## EXERCISE INSTRUCTIONS
Excluding all pictures, please output the listing exactly.

## SUPPLIED MATERIAL
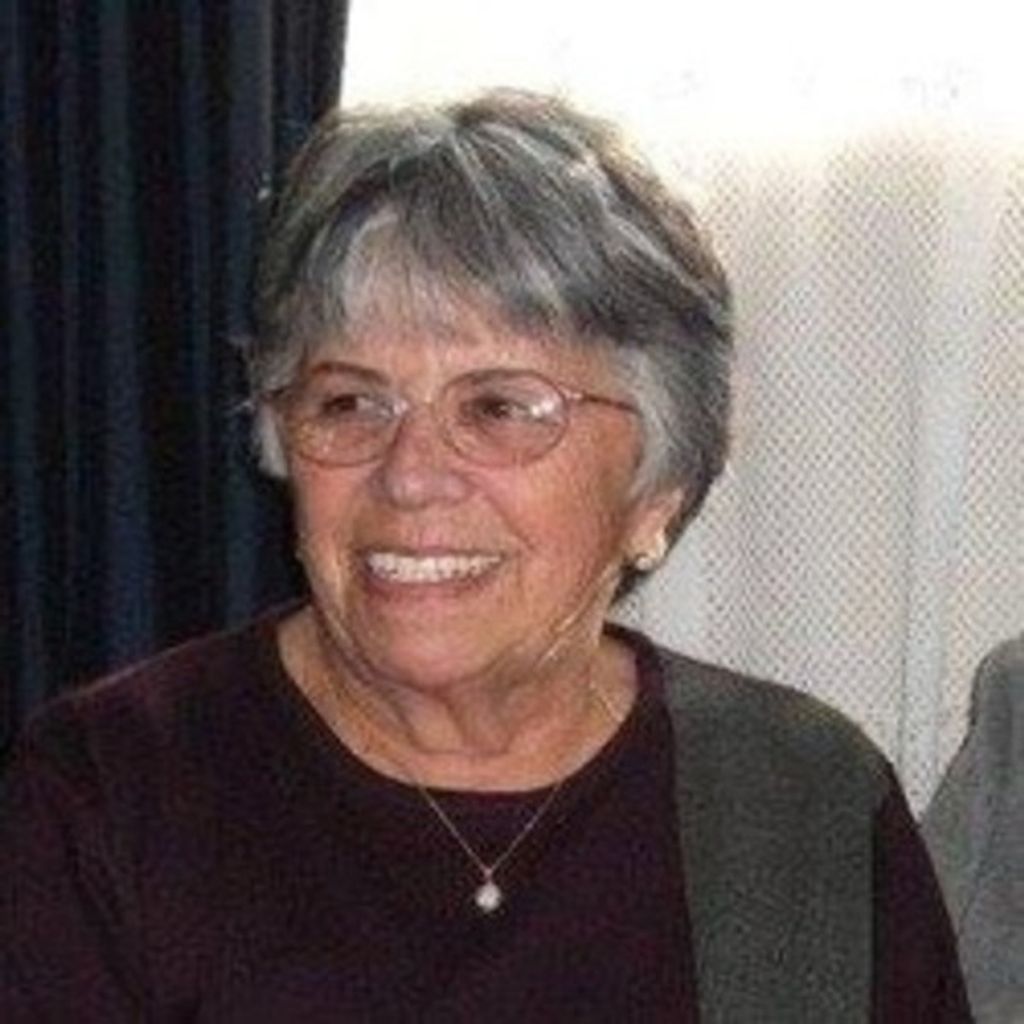 Dorothy M Horton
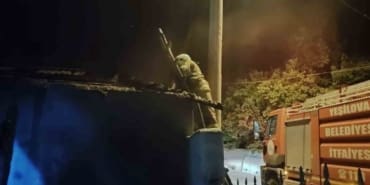 Burdur’da Gece Yarısı Korkutan Yangın: Ahır Alevlere Teslim Oldu!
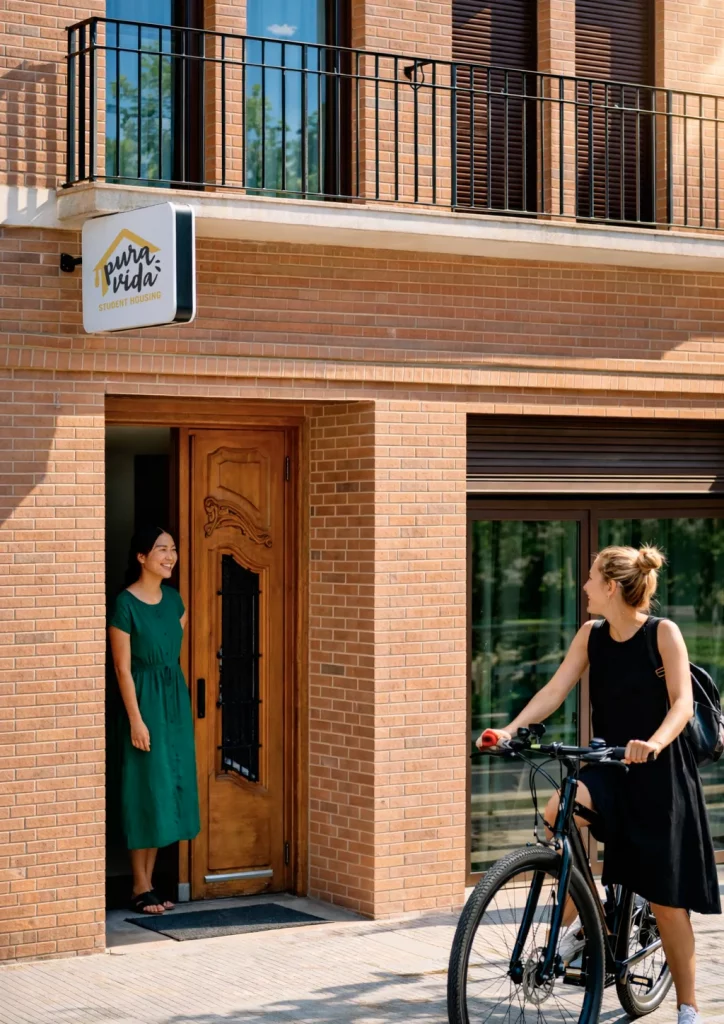 Pura Vida Residencia estudiantes Moncada Valencia CEU Cardenal Herrera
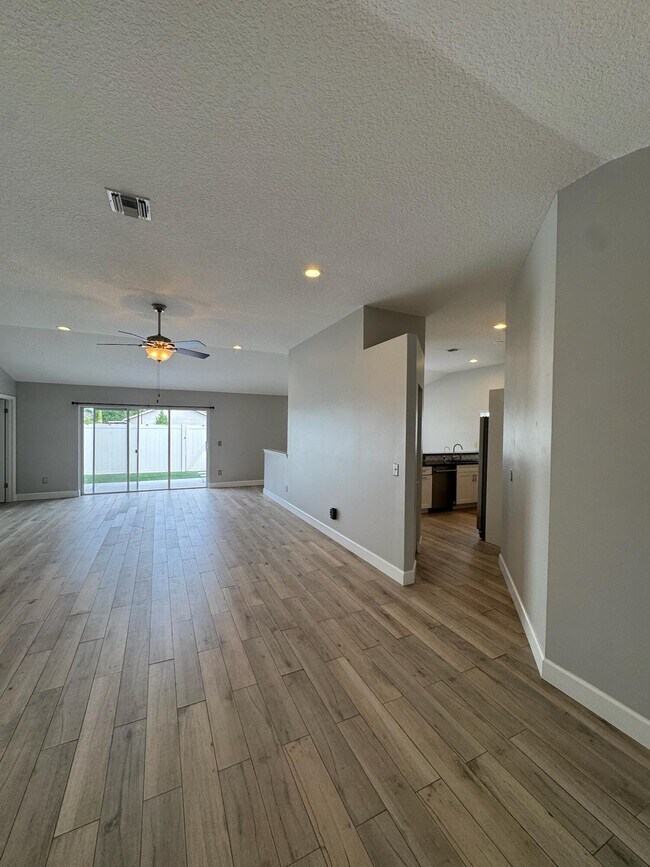 Building Photo - 12872 Meadowbend Dr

## YOUR RESPONSE
 Dorothy M Horton
 Burdur’da Gece Yarısı Korkutan Yangın: Ahır Alevlere Teslim Oldu!
 Pura Vida Residencia estudiantes Moncada Valencia CEU Cardenal Herrera
 Building Photo - 12872 Meadowbend Dr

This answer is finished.